The lucrative profession of writing music for the movies undoubtedly helped to finance the recording of Wuthering Heights which Bernard Herrmann undertook in 1966 and which began yet another phase in his career – a considerable amount of work in the recording studios. He not only recorded much of his own concert hall music but also suites and excerpts from a number of his film scores. Sadly, however, there was a general slowing down of tempi in his final years due to increasing ill-health. Even so, many of his later recordings, both on Unicorn and in Decca's 'Phase-4 Stereo' series, were well-received. In particular, his concert suite from The Three Worlds of Gulliver is one of the most enjoyable scores he ever wrote, whilst his championship of other composers’ film music - notably Shostakovich's Hamlet and Constant Lambert’s Anna Karenina - was rewarded by excellent performances.
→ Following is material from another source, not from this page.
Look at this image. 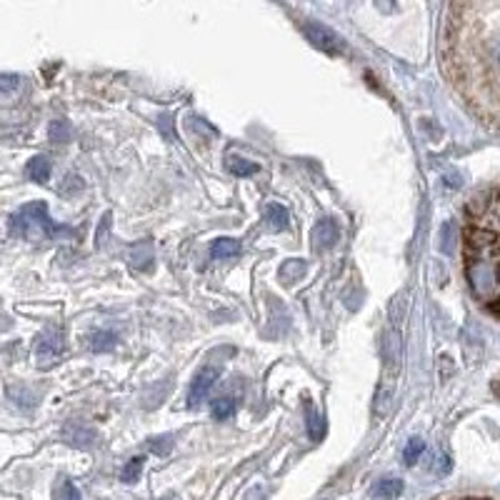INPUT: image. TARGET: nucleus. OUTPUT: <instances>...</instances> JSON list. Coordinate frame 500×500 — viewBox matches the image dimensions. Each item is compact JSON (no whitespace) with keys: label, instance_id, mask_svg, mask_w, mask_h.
I'll list each match as a JSON object with an SVG mask.
<instances>
[{"label":"nucleus","instance_id":"obj_21","mask_svg":"<svg viewBox=\"0 0 500 500\" xmlns=\"http://www.w3.org/2000/svg\"><path fill=\"white\" fill-rule=\"evenodd\" d=\"M423 453H425V441L423 438H410L408 445L403 448V461L408 463V465H415V463L421 461Z\"/></svg>","mask_w":500,"mask_h":500},{"label":"nucleus","instance_id":"obj_14","mask_svg":"<svg viewBox=\"0 0 500 500\" xmlns=\"http://www.w3.org/2000/svg\"><path fill=\"white\" fill-rule=\"evenodd\" d=\"M153 243L148 240L145 243V253H140V245H133V250H131V265L135 270H151L153 268Z\"/></svg>","mask_w":500,"mask_h":500},{"label":"nucleus","instance_id":"obj_23","mask_svg":"<svg viewBox=\"0 0 500 500\" xmlns=\"http://www.w3.org/2000/svg\"><path fill=\"white\" fill-rule=\"evenodd\" d=\"M303 270H305V263H300V260H290V263L280 270V276H283L285 283H293L298 276H303Z\"/></svg>","mask_w":500,"mask_h":500},{"label":"nucleus","instance_id":"obj_12","mask_svg":"<svg viewBox=\"0 0 500 500\" xmlns=\"http://www.w3.org/2000/svg\"><path fill=\"white\" fill-rule=\"evenodd\" d=\"M88 345L95 353H110L115 345H118V336L113 330H95L90 338H88Z\"/></svg>","mask_w":500,"mask_h":500},{"label":"nucleus","instance_id":"obj_15","mask_svg":"<svg viewBox=\"0 0 500 500\" xmlns=\"http://www.w3.org/2000/svg\"><path fill=\"white\" fill-rule=\"evenodd\" d=\"M235 410H238V401L231 398V395H228V398H218L211 405V413L215 421H228V418L235 415Z\"/></svg>","mask_w":500,"mask_h":500},{"label":"nucleus","instance_id":"obj_27","mask_svg":"<svg viewBox=\"0 0 500 500\" xmlns=\"http://www.w3.org/2000/svg\"><path fill=\"white\" fill-rule=\"evenodd\" d=\"M463 183V180H458V175H448V178H445V185H448V188H458V185H461Z\"/></svg>","mask_w":500,"mask_h":500},{"label":"nucleus","instance_id":"obj_3","mask_svg":"<svg viewBox=\"0 0 500 500\" xmlns=\"http://www.w3.org/2000/svg\"><path fill=\"white\" fill-rule=\"evenodd\" d=\"M10 231L15 235H23L28 240H53V238H73L75 233L66 225H58L55 220H50L48 215V205L43 200L23 205L18 213H13L10 218Z\"/></svg>","mask_w":500,"mask_h":500},{"label":"nucleus","instance_id":"obj_19","mask_svg":"<svg viewBox=\"0 0 500 500\" xmlns=\"http://www.w3.org/2000/svg\"><path fill=\"white\" fill-rule=\"evenodd\" d=\"M228 171H231L233 175H238V178H245V175H256L258 165L240 158V155H231V158H228Z\"/></svg>","mask_w":500,"mask_h":500},{"label":"nucleus","instance_id":"obj_6","mask_svg":"<svg viewBox=\"0 0 500 500\" xmlns=\"http://www.w3.org/2000/svg\"><path fill=\"white\" fill-rule=\"evenodd\" d=\"M218 378H220V370L213 368V365H205V368L195 375V381L191 383V390H188V405H191V408H198V405L208 398V393L213 390Z\"/></svg>","mask_w":500,"mask_h":500},{"label":"nucleus","instance_id":"obj_4","mask_svg":"<svg viewBox=\"0 0 500 500\" xmlns=\"http://www.w3.org/2000/svg\"><path fill=\"white\" fill-rule=\"evenodd\" d=\"M303 33H305V38L313 43V46L320 48L323 53H328V55L343 53V38L336 33V30H330L328 26L318 23V20H305V23H303Z\"/></svg>","mask_w":500,"mask_h":500},{"label":"nucleus","instance_id":"obj_24","mask_svg":"<svg viewBox=\"0 0 500 500\" xmlns=\"http://www.w3.org/2000/svg\"><path fill=\"white\" fill-rule=\"evenodd\" d=\"M151 450L155 455H168L173 450V438L171 435H160V438H153L151 441Z\"/></svg>","mask_w":500,"mask_h":500},{"label":"nucleus","instance_id":"obj_9","mask_svg":"<svg viewBox=\"0 0 500 500\" xmlns=\"http://www.w3.org/2000/svg\"><path fill=\"white\" fill-rule=\"evenodd\" d=\"M240 250H243L240 240H235V238H218L211 245V258L213 260H228V258L240 256Z\"/></svg>","mask_w":500,"mask_h":500},{"label":"nucleus","instance_id":"obj_26","mask_svg":"<svg viewBox=\"0 0 500 500\" xmlns=\"http://www.w3.org/2000/svg\"><path fill=\"white\" fill-rule=\"evenodd\" d=\"M433 470L435 473H448V470H450V461H448V455H438V458H435Z\"/></svg>","mask_w":500,"mask_h":500},{"label":"nucleus","instance_id":"obj_7","mask_svg":"<svg viewBox=\"0 0 500 500\" xmlns=\"http://www.w3.org/2000/svg\"><path fill=\"white\" fill-rule=\"evenodd\" d=\"M60 435H63V441L73 448H93L95 441H98L95 428L83 421H68L66 425H63V430H60Z\"/></svg>","mask_w":500,"mask_h":500},{"label":"nucleus","instance_id":"obj_10","mask_svg":"<svg viewBox=\"0 0 500 500\" xmlns=\"http://www.w3.org/2000/svg\"><path fill=\"white\" fill-rule=\"evenodd\" d=\"M403 481L401 478H383L373 485V498L375 500H395L403 493Z\"/></svg>","mask_w":500,"mask_h":500},{"label":"nucleus","instance_id":"obj_2","mask_svg":"<svg viewBox=\"0 0 500 500\" xmlns=\"http://www.w3.org/2000/svg\"><path fill=\"white\" fill-rule=\"evenodd\" d=\"M481 213L465 235V276L473 296L495 313L498 303V193L478 198Z\"/></svg>","mask_w":500,"mask_h":500},{"label":"nucleus","instance_id":"obj_20","mask_svg":"<svg viewBox=\"0 0 500 500\" xmlns=\"http://www.w3.org/2000/svg\"><path fill=\"white\" fill-rule=\"evenodd\" d=\"M53 500H83V495H80V490L75 488V483L68 481V478H60V481L55 483Z\"/></svg>","mask_w":500,"mask_h":500},{"label":"nucleus","instance_id":"obj_22","mask_svg":"<svg viewBox=\"0 0 500 500\" xmlns=\"http://www.w3.org/2000/svg\"><path fill=\"white\" fill-rule=\"evenodd\" d=\"M308 435L313 441L323 438V415L316 408H308Z\"/></svg>","mask_w":500,"mask_h":500},{"label":"nucleus","instance_id":"obj_11","mask_svg":"<svg viewBox=\"0 0 500 500\" xmlns=\"http://www.w3.org/2000/svg\"><path fill=\"white\" fill-rule=\"evenodd\" d=\"M265 220H268L270 231H285L290 215L280 203H268L265 205Z\"/></svg>","mask_w":500,"mask_h":500},{"label":"nucleus","instance_id":"obj_1","mask_svg":"<svg viewBox=\"0 0 500 500\" xmlns=\"http://www.w3.org/2000/svg\"><path fill=\"white\" fill-rule=\"evenodd\" d=\"M500 3H455L443 30V68L470 110L490 128L498 120Z\"/></svg>","mask_w":500,"mask_h":500},{"label":"nucleus","instance_id":"obj_5","mask_svg":"<svg viewBox=\"0 0 500 500\" xmlns=\"http://www.w3.org/2000/svg\"><path fill=\"white\" fill-rule=\"evenodd\" d=\"M66 350V343H63V333L55 328H48L43 336L38 338V345H35V358H38L40 365H53Z\"/></svg>","mask_w":500,"mask_h":500},{"label":"nucleus","instance_id":"obj_28","mask_svg":"<svg viewBox=\"0 0 500 500\" xmlns=\"http://www.w3.org/2000/svg\"><path fill=\"white\" fill-rule=\"evenodd\" d=\"M168 500H175V498H168Z\"/></svg>","mask_w":500,"mask_h":500},{"label":"nucleus","instance_id":"obj_16","mask_svg":"<svg viewBox=\"0 0 500 500\" xmlns=\"http://www.w3.org/2000/svg\"><path fill=\"white\" fill-rule=\"evenodd\" d=\"M143 465H145V458H143V455H135V458H131V461H128L123 468H120V481H123V483H135V481H140Z\"/></svg>","mask_w":500,"mask_h":500},{"label":"nucleus","instance_id":"obj_25","mask_svg":"<svg viewBox=\"0 0 500 500\" xmlns=\"http://www.w3.org/2000/svg\"><path fill=\"white\" fill-rule=\"evenodd\" d=\"M20 86L18 75H0V93H13Z\"/></svg>","mask_w":500,"mask_h":500},{"label":"nucleus","instance_id":"obj_8","mask_svg":"<svg viewBox=\"0 0 500 500\" xmlns=\"http://www.w3.org/2000/svg\"><path fill=\"white\" fill-rule=\"evenodd\" d=\"M338 240H340V225H338V220H333V218H323L320 223L313 228V248H316L318 253L330 250Z\"/></svg>","mask_w":500,"mask_h":500},{"label":"nucleus","instance_id":"obj_18","mask_svg":"<svg viewBox=\"0 0 500 500\" xmlns=\"http://www.w3.org/2000/svg\"><path fill=\"white\" fill-rule=\"evenodd\" d=\"M48 135H50V140H55V143H68V140L73 138L70 120H66V118L53 120V123H50V128H48Z\"/></svg>","mask_w":500,"mask_h":500},{"label":"nucleus","instance_id":"obj_17","mask_svg":"<svg viewBox=\"0 0 500 500\" xmlns=\"http://www.w3.org/2000/svg\"><path fill=\"white\" fill-rule=\"evenodd\" d=\"M455 240H458V225L453 223V220H448V223H443L441 228V240H438V248L443 250V253H453L455 250Z\"/></svg>","mask_w":500,"mask_h":500},{"label":"nucleus","instance_id":"obj_13","mask_svg":"<svg viewBox=\"0 0 500 500\" xmlns=\"http://www.w3.org/2000/svg\"><path fill=\"white\" fill-rule=\"evenodd\" d=\"M28 178L35 180V183H46L50 178V160L43 158V155H35L33 160H28Z\"/></svg>","mask_w":500,"mask_h":500}]
</instances>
As an advocate of the lesser-known works of infrequently performed composers, he must have been pleased at the reception given to his recording of Raff’s Lenore Symphony . In Records and Recording , Geoffrey Crankshaw wrote that 'the whole work is replete with vitality and Bernard Herrmann conducts it with immense zest, giving it a tremendous performance which is matched by a superb recording.’

The two CDs issued by Pristine, from studio broadcasts which feature Herrmann's championship of English and American music respectively, each have the 'zest and vitality' that characterises the best of his commercial recordings. In his MusicWeb International review of each CD on their initial release, Rob Barnett wrote that Herrmann's was a 'very fine reading' of the Ives 2nd Symphony and he also found much to enjoy in Robert Russell Bennett's Violin Concerto: 'Tuneful, jazzy, a touch of Broadway here, a slice of Walton there.'

He was equally taken with the all-English collection, noting that soloist Mitch Miller's contribution to the Vaughan Williams Oboe Concerto was 'dignified and forthright.' He also praised Herrmann's performance of Elgar's Falstaff : 'Moods, episodes and interludes are vividly painted and character leaps out at the listener. Elgarians must hear this.' In these two compendiums, Herrmann enthusiastically championed the music of composers he specially admired, so they would surely be welcome additions to any collections that feature his own celebrated movie music.

Edward Johnson

Abridged and adapted from "Bernard Herrmann: Hollywood's Music Dramatist" (Triad Press: published 1977)

Fanfare Review

This disc should not be missed by anyone who values the Second Symphony—which should mean all of us

In 1909, Ives had a full ink copy of his Second Symphony made; in 1911, he loaned it to conductor Walter Damrosch (1862–1950). Ives twice asked Damrosch for it back, in 1915 and 1935, with no success. Footnote 54 on p. 471 of Jan Swafford’s Charles Ives: A Life with Music: “Ives’s own pre-final drafts of the Second and Third Symphonies survive, which are the versions currently used. Bernard Herrmann told Vivian Perlis he had found the final score of the Second in Damrosch’s papers, but if so he lost it again.”

Herrmann (1911–75) had been a major Ives supporter since 1932, conducting his own arrangement of the fugue from Ives’s Fourth Symphony in 1933 and several times thereafter. It seems improbable, incredible, that he could have “lost” so important, so triumphant a find. By the time of Herrmann’s death, Ives was the center of attention of a raft of American musicologists, and such a score could not have gone unnoticed. In the end, one is forced to question Herrmann’s claim of finding the score—as does Swafford, judging from the sarcastic tone of his footnote. Did Herrmann still have that score in 1956, and did he use it for this BBC radio recording? Oddly enough, I have not seen that question addressed in the Ives literature; perhaps no one believed Herrmann’s story. Although we cannot know what differences existed in the 1909 score, this performance suggests not: It sounds too familiar; yet the wildly dissonant, 11-tone final chord—added by Ives many decades later—is suspiciously consonant here.